→ **Data under study**
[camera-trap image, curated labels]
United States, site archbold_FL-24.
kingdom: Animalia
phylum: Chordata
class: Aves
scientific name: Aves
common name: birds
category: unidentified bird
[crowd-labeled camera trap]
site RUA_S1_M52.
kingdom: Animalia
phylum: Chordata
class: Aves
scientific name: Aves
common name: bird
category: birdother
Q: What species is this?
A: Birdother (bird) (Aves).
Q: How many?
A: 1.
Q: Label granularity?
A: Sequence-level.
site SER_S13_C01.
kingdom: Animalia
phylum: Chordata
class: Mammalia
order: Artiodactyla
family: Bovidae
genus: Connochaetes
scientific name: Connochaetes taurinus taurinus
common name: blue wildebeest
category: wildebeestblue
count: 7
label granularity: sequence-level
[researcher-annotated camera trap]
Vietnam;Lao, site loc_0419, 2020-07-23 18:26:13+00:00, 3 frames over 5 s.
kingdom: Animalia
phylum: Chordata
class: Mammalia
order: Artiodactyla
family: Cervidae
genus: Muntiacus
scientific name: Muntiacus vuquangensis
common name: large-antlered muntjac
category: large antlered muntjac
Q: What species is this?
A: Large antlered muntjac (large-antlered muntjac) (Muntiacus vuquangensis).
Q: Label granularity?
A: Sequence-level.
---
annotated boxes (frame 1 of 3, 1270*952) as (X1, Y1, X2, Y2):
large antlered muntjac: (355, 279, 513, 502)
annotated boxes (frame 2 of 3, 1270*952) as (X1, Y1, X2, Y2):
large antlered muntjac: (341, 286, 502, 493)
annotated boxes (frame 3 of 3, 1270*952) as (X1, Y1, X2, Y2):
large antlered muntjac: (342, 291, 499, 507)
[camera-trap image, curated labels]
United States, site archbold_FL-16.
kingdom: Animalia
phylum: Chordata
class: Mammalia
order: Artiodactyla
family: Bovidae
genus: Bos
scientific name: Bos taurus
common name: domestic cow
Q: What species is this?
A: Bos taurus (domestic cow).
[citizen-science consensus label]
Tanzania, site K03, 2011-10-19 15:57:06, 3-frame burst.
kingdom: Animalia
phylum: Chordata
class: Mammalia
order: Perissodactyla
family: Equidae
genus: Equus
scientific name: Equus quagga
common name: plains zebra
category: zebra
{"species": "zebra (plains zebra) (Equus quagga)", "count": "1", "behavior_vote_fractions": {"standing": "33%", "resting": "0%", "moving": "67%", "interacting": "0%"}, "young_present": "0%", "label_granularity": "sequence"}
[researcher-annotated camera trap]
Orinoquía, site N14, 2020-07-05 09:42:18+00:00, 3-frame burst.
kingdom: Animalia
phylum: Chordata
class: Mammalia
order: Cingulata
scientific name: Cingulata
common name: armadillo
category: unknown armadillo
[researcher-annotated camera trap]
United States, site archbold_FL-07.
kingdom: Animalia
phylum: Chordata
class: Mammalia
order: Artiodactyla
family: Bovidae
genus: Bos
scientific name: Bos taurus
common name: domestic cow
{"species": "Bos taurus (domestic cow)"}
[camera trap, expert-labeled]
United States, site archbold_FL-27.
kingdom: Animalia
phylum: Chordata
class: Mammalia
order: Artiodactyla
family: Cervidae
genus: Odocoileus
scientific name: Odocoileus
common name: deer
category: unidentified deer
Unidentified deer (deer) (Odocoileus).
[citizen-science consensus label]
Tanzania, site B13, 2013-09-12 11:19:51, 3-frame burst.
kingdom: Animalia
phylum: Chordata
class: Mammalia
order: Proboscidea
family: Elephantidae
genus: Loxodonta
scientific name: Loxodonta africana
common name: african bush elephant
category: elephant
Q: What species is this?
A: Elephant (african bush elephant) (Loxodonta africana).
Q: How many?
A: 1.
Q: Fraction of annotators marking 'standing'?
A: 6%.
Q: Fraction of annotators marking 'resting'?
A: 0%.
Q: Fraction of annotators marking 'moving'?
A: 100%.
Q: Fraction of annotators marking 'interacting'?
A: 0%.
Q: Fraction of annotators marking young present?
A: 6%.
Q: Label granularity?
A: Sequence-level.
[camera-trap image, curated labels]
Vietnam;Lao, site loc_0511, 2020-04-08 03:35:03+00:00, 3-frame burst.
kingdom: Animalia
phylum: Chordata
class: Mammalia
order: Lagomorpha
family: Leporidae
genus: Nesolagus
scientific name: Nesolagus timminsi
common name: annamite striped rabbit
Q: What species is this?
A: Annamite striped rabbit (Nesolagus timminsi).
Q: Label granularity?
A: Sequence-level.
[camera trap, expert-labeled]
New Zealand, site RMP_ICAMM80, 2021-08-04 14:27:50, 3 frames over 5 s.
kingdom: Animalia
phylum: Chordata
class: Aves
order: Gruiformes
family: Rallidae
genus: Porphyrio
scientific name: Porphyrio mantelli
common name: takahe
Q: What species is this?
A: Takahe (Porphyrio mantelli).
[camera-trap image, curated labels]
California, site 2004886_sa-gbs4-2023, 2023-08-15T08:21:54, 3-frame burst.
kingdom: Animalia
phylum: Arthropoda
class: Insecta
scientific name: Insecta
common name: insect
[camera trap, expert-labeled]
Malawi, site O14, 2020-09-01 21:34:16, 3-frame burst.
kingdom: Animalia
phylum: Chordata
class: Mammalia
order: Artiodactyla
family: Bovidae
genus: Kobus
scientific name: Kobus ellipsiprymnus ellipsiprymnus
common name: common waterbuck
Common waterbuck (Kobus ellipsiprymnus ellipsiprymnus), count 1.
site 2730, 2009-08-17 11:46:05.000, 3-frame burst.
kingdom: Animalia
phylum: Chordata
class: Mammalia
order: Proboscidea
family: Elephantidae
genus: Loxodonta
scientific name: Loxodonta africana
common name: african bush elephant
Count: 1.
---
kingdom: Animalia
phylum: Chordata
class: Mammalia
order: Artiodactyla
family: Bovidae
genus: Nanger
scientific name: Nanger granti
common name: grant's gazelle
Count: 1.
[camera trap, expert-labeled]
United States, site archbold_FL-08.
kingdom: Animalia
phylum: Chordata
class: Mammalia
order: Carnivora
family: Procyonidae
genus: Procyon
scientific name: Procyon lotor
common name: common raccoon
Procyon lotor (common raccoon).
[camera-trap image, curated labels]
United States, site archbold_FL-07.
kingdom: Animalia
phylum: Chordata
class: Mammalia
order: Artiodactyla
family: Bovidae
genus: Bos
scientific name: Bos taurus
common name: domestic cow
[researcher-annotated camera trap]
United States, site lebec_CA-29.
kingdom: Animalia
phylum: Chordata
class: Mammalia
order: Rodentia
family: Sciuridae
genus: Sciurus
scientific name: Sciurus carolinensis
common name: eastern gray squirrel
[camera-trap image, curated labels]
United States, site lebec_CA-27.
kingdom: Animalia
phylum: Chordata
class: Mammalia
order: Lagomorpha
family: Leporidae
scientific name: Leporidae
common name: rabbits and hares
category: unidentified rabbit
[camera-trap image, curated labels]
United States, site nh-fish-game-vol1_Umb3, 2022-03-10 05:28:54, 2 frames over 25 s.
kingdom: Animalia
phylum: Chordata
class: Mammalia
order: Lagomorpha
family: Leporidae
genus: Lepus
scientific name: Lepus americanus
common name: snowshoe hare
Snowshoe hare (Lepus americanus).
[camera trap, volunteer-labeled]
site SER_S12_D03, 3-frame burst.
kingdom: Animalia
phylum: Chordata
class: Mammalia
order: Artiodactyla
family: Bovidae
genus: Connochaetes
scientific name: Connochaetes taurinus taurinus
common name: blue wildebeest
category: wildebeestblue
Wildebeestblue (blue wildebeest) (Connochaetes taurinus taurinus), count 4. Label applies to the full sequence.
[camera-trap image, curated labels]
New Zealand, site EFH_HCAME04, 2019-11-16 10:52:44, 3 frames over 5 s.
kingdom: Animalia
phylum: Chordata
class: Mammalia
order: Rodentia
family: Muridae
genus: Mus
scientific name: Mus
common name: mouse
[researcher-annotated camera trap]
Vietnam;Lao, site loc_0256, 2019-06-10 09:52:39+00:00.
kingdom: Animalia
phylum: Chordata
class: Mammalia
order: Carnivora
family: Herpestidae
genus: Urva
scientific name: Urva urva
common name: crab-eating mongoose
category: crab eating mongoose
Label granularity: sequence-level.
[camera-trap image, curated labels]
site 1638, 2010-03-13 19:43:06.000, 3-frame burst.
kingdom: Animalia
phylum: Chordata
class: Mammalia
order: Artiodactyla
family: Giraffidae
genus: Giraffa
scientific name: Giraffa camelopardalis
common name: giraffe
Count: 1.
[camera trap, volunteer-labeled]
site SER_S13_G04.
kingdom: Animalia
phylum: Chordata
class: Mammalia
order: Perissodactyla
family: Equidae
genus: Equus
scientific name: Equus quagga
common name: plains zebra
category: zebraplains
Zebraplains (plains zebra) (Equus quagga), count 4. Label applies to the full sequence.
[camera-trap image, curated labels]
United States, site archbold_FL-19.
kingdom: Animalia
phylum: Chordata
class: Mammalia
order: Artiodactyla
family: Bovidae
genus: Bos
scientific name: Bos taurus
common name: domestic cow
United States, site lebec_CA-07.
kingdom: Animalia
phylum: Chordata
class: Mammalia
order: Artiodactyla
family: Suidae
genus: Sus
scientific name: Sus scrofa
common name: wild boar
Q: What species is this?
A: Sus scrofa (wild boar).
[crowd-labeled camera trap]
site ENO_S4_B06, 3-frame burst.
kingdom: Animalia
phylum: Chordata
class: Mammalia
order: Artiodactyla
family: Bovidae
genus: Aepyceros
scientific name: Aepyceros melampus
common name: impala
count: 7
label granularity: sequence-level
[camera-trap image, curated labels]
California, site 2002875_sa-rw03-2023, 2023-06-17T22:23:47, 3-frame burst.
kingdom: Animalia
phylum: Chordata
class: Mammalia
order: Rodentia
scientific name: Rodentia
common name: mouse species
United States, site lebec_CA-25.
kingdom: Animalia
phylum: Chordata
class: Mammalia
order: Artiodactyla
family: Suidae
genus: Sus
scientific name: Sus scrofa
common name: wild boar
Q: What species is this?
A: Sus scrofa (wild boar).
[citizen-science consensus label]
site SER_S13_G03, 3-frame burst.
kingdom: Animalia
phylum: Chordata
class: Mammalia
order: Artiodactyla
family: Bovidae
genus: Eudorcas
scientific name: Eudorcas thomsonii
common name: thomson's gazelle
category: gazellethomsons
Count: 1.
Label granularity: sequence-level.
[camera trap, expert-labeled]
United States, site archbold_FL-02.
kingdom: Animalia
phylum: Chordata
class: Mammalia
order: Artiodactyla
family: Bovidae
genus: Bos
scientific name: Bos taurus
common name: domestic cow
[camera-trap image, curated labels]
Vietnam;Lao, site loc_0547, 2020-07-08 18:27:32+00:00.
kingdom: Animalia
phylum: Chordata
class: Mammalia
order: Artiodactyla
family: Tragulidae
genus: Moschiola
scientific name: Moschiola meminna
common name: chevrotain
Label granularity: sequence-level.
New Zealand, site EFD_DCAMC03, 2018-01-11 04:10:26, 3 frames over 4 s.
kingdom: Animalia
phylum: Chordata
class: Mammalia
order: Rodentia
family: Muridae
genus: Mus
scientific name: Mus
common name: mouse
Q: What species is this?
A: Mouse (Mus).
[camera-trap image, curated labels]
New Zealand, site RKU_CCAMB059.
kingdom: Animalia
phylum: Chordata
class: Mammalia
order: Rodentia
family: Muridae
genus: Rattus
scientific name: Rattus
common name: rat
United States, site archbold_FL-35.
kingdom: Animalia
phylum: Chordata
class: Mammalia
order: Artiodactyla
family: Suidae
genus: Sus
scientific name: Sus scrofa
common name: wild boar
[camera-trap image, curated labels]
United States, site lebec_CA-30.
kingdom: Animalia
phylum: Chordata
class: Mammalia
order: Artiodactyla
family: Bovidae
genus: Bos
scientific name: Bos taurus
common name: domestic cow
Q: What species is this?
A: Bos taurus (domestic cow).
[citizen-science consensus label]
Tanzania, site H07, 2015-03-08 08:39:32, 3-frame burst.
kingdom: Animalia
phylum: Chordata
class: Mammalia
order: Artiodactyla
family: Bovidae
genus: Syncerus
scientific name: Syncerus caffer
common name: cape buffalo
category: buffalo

→ **What this task involves**
Include the first line of the listing, the line with "site RUA_S1_M52.", and every line between them, each repeated exactly, and output only those.

→ **Task answer**
[camera-trap image, curated labels]
United States, site archbold_FL-24.
kingdom: Animalia
phylum: Chordata
class: Aves
scientific name: Aves
common name: birds
category: unidentified bird
[crowd-labeled camera trap]
site RUA_S1_M52.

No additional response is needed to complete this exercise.